▸ REQUIRED WORK: Your output must be a faithful copy of the listing underneath.
▽
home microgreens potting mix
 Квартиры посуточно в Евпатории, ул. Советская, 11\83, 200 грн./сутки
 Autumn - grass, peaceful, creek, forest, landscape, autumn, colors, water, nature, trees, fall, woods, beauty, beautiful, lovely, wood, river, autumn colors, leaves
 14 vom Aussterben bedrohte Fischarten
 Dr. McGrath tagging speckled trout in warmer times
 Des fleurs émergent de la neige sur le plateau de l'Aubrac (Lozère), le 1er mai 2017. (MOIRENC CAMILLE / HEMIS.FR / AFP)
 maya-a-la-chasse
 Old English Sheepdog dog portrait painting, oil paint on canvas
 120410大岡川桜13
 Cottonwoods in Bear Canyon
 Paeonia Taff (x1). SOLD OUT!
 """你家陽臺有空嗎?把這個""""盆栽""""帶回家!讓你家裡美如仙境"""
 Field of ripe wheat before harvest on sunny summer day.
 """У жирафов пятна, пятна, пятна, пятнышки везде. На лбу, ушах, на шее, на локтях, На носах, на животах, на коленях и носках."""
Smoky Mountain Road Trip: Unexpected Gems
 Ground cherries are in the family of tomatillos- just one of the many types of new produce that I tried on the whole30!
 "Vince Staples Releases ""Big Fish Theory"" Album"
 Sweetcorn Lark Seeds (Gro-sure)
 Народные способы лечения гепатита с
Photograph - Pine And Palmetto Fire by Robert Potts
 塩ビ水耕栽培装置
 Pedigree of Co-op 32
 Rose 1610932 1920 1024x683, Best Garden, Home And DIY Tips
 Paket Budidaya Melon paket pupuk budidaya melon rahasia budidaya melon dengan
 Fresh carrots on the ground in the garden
△
▸ TASK SOLUTION:
home microgreens potting mix
 Квартиры посуточно в Евпатории, ул. Советская, 11\83, 200 грн./сутки
 Autumn - grass, peaceful, creek, forest, landscape, autumn, colors, water, nature, trees, fall, woods, beauty, beautiful, lovely, wood, river, autumn colors, leaves
 14 vom Aussterben bedrohte Fischarten
 Dr. McGrath tagging speckled trout in warmer times
 Des fleurs émergent de la neige sur le plateau de l'Aubrac (Lozère), le 1er mai 2017. (MOIRENC CAMILLE / HEMIS.FR / AFP)
 maya-a-la-chasse
 Old English Sheepdog dog portrait painting, oil paint on canvas
 120410大岡川桜13
 Cottonwoods in Bear Canyon
 Paeonia Taff (x1). SOLD OUT!
 """你家陽臺有空嗎?把這個""""盆栽""""帶回家!讓你家裡美如仙境"""
 Field of ripe wheat before harvest on sunny summer day.
 """У жирафов пятна, пятна, пятна, пятнышки везде. На лбу, ушах, на шее, на локтях, На носах, на животах, на коленях и носках."""
Smoky Mountain Road Trip: Unexpected Gems
 Ground cherries are in the family of tomatillos- just one of the many types of new produce that I tried on the whole30!
 "Vince Staples Releases ""Big Fish Theory"" Album"
 Sweetcorn Lark Seeds (Gro-sure)
 Народные способы лечения гепатита с
Photograph - Pine And Palmetto Fire by Robert Potts
 塩ビ水耕栽培装置
 Pedigree of Co-op 32
 Rose 1610932 1920 1024x683, Best Garden, Home And DIY Tips
 Paket Budidaya Melon paket pupuk budidaya melon rahasia budidaya melon dengan
 Fresh carrots on the ground in the garden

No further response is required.